• DATA FOR PROCESSING:
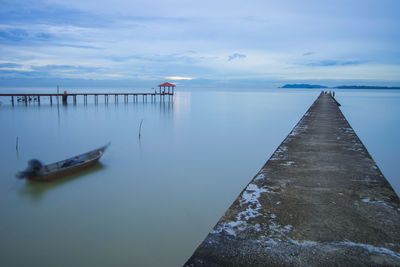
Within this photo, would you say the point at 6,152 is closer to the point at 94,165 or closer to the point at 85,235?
the point at 94,165

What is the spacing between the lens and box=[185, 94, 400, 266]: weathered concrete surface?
189 cm

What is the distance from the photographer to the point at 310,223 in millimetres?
2338

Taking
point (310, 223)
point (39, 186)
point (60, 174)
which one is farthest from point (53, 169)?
point (310, 223)

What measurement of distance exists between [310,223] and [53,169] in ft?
21.9

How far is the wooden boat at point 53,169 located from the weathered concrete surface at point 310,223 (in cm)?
550

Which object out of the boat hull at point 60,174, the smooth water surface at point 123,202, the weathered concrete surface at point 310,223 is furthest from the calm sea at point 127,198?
the weathered concrete surface at point 310,223

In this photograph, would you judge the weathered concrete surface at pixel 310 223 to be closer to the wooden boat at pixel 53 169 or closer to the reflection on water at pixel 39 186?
the reflection on water at pixel 39 186

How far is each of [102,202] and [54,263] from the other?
2124 millimetres

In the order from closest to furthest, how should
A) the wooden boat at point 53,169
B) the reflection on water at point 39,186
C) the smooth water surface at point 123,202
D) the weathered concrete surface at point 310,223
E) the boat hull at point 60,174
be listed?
the weathered concrete surface at point 310,223, the smooth water surface at point 123,202, the reflection on water at point 39,186, the wooden boat at point 53,169, the boat hull at point 60,174

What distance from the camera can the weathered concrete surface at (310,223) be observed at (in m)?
1.89

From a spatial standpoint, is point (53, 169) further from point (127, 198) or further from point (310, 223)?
point (310, 223)

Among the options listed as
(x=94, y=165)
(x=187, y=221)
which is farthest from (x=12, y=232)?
(x=94, y=165)

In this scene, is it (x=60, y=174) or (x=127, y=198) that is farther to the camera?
(x=60, y=174)

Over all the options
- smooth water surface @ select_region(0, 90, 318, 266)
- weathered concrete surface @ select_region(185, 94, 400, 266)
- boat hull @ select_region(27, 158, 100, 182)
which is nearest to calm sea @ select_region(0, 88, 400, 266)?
smooth water surface @ select_region(0, 90, 318, 266)
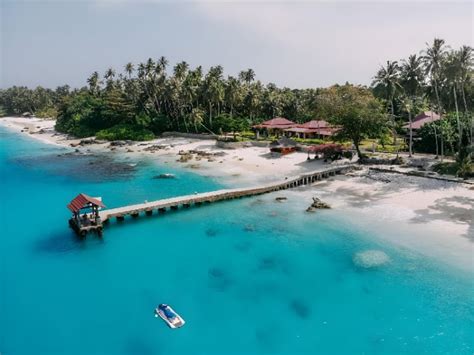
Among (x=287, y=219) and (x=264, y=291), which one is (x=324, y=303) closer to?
(x=264, y=291)

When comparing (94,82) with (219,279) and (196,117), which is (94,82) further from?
(219,279)

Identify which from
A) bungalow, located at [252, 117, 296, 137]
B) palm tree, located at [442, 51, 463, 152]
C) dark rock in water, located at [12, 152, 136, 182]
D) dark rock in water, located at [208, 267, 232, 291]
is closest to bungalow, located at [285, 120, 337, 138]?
bungalow, located at [252, 117, 296, 137]

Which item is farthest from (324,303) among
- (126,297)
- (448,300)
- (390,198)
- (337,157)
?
(337,157)

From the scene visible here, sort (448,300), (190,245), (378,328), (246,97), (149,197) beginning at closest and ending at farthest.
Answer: (378,328) < (448,300) < (190,245) < (149,197) < (246,97)

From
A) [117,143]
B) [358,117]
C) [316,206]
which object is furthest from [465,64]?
[117,143]

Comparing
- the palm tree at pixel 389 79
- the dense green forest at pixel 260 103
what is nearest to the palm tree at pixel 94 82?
the dense green forest at pixel 260 103

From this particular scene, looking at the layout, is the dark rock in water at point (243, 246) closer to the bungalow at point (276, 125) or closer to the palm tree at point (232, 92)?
the bungalow at point (276, 125)
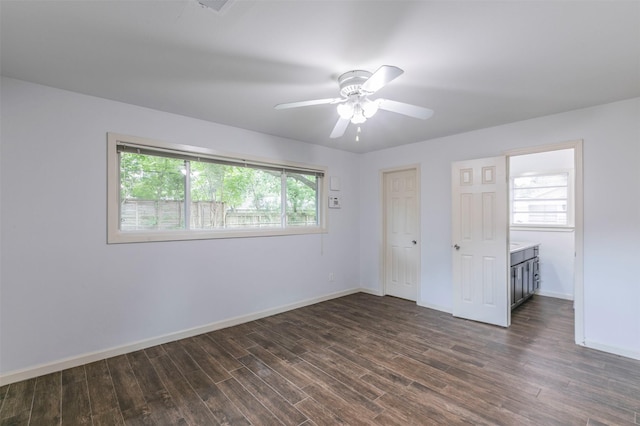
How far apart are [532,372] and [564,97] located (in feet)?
8.18

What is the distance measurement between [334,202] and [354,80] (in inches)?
106

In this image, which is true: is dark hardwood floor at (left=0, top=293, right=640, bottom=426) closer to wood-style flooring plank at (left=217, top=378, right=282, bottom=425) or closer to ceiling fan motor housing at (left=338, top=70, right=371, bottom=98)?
wood-style flooring plank at (left=217, top=378, right=282, bottom=425)

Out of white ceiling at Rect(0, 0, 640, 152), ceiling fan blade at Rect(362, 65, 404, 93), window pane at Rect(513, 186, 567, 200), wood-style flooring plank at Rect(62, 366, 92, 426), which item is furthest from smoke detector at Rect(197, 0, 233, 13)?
window pane at Rect(513, 186, 567, 200)

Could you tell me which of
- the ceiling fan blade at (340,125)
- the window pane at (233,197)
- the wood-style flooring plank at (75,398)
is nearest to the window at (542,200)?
the ceiling fan blade at (340,125)

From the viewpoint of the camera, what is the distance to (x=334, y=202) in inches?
188

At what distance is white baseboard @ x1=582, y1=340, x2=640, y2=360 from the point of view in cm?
273

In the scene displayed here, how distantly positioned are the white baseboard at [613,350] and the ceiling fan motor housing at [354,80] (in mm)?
3359

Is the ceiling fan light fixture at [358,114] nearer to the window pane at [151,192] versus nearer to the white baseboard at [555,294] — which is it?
the window pane at [151,192]

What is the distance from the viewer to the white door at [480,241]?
353 centimetres

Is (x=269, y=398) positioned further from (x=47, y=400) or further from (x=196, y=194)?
(x=196, y=194)

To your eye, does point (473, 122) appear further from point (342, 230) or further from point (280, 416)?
point (280, 416)

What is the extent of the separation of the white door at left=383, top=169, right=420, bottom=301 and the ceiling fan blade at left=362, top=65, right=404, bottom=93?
2874mm

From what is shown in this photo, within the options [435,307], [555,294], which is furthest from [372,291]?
[555,294]

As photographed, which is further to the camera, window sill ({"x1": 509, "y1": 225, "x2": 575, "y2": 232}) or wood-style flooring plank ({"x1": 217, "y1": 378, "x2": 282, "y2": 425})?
window sill ({"x1": 509, "y1": 225, "x2": 575, "y2": 232})
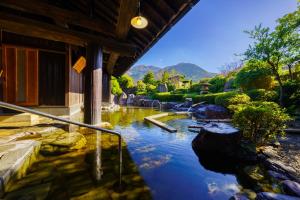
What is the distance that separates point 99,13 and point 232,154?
524 cm

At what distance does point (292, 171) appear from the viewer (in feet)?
10.1

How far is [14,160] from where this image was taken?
89.4 inches

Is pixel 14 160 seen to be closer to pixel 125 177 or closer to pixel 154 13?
pixel 125 177

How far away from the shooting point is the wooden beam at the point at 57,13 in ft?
12.0

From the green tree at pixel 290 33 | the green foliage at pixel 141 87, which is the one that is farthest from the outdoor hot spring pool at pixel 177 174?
the green foliage at pixel 141 87

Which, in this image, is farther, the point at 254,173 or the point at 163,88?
the point at 163,88

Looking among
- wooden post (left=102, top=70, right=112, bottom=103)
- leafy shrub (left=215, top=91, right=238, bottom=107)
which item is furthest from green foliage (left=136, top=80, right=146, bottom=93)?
leafy shrub (left=215, top=91, right=238, bottom=107)

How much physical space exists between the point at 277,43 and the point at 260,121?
322 inches

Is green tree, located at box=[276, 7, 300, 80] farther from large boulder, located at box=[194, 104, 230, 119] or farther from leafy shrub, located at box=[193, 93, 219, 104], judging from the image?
leafy shrub, located at box=[193, 93, 219, 104]

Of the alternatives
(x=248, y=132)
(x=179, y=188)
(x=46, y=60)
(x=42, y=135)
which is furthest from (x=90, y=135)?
(x=248, y=132)

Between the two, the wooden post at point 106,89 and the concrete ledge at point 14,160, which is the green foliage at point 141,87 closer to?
the wooden post at point 106,89

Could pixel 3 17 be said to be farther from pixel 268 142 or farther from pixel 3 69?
pixel 268 142

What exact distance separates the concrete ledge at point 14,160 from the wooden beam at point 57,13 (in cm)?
294

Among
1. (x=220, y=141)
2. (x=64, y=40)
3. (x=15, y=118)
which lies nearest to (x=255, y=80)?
(x=220, y=141)
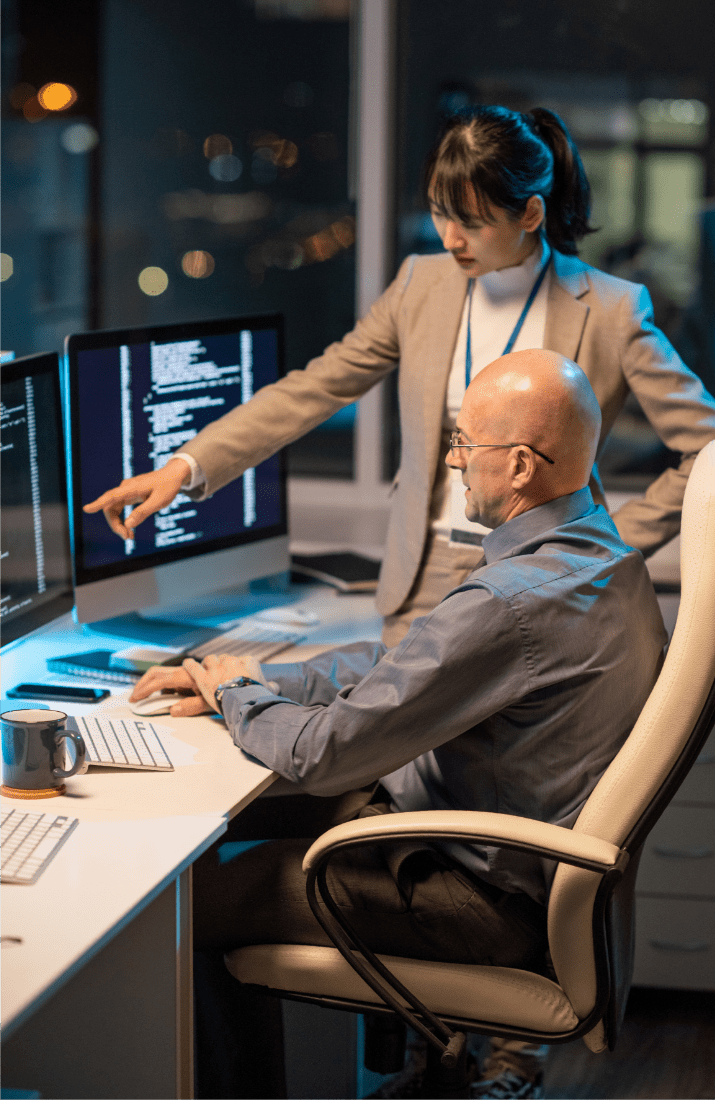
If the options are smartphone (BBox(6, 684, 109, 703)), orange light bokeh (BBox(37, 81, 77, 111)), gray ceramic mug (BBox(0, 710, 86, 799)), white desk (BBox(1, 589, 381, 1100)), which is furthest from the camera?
orange light bokeh (BBox(37, 81, 77, 111))

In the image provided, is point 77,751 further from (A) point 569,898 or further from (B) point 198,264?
(B) point 198,264

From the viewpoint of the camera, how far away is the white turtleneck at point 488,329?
2074 mm

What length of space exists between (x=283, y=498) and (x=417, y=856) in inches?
40.1

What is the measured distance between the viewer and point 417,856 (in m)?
1.59

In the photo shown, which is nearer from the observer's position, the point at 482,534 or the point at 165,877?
the point at 165,877

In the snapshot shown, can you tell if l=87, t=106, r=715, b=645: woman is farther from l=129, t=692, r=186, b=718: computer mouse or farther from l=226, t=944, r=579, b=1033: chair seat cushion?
l=226, t=944, r=579, b=1033: chair seat cushion

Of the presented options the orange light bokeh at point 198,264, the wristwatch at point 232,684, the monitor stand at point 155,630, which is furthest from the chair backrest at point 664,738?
the orange light bokeh at point 198,264

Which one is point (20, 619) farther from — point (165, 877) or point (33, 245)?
point (33, 245)

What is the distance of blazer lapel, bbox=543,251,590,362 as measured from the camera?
2.04 meters

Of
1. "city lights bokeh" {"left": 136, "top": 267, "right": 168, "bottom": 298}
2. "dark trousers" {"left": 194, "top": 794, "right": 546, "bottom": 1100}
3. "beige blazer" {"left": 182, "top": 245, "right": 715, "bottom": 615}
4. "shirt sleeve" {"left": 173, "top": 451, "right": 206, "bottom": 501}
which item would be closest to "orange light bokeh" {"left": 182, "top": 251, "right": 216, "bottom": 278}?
"city lights bokeh" {"left": 136, "top": 267, "right": 168, "bottom": 298}

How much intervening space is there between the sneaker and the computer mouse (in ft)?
3.03

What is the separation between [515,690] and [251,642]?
82 cm

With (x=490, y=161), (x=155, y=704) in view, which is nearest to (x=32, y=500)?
(x=155, y=704)

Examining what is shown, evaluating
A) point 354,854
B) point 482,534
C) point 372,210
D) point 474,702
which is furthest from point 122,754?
point 372,210
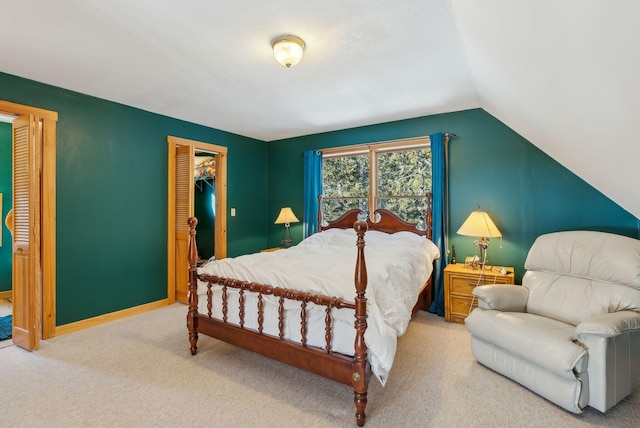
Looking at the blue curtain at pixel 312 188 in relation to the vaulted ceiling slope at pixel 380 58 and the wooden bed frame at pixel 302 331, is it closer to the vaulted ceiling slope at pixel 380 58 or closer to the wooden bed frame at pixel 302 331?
the vaulted ceiling slope at pixel 380 58

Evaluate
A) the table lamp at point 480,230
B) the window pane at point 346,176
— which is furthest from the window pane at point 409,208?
the table lamp at point 480,230

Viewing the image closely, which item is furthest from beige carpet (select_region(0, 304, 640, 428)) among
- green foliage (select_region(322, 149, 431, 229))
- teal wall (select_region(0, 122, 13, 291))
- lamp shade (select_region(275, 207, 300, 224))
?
teal wall (select_region(0, 122, 13, 291))

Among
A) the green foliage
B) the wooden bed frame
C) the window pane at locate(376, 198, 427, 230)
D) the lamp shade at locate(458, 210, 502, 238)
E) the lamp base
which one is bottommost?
the wooden bed frame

• GIVEN TASK: Please turn the rows from the line containing "Among the options listed as" through the line containing "Answer: (378,328) <", both included, into a JSON list of strings with one string per line, skipping blank lines and leaving the pictures out.

• OUTPUT FOR THIS EXERCISE:
[
  "Among the options listed as",
  "(x=94, y=165)",
  "(x=187, y=221)",
  "which is farthest from (x=12, y=232)?",
  "(x=94, y=165)",
  "In this scene, is it (x=60, y=174) or (x=127, y=198) that is farther to the camera?",
  "(x=60, y=174)",
  "Over all the options",
  "- smooth water surface @ select_region(0, 90, 318, 266)",
  "- weathered concrete surface @ select_region(185, 94, 400, 266)",
  "- boat hull @ select_region(27, 158, 100, 182)",
  "which is nearest to calm sea @ select_region(0, 88, 400, 266)?",
  "smooth water surface @ select_region(0, 90, 318, 266)",
  "Among (x=287, y=219) and (x=264, y=291), which one is (x=324, y=303) closer to?",
  "(x=264, y=291)",
  "When comparing (94,82) with (219,279) and (196,117), which is (94,82) further from?",
  "(219,279)",
  "Identify which from",
  "A) bungalow, located at [252, 117, 296, 137]",
  "B) palm tree, located at [442, 51, 463, 152]",
  "C) dark rock in water, located at [12, 152, 136, 182]",
  "D) dark rock in water, located at [208, 267, 232, 291]",
  "is closest to bungalow, located at [285, 120, 337, 138]?",
  "bungalow, located at [252, 117, 296, 137]",
  "Which item is farthest from (324,303) among",
  "- (126,297)",
  "- (448,300)",
  "- (390,198)",
  "- (337,157)",
  "?",
  "(337,157)",
  "From the scene visible here, sort (448,300), (190,245), (378,328), (246,97), (149,197) beginning at closest and ending at farthest.",
  "Answer: (378,328) < (448,300) < (190,245) < (149,197) < (246,97)"
]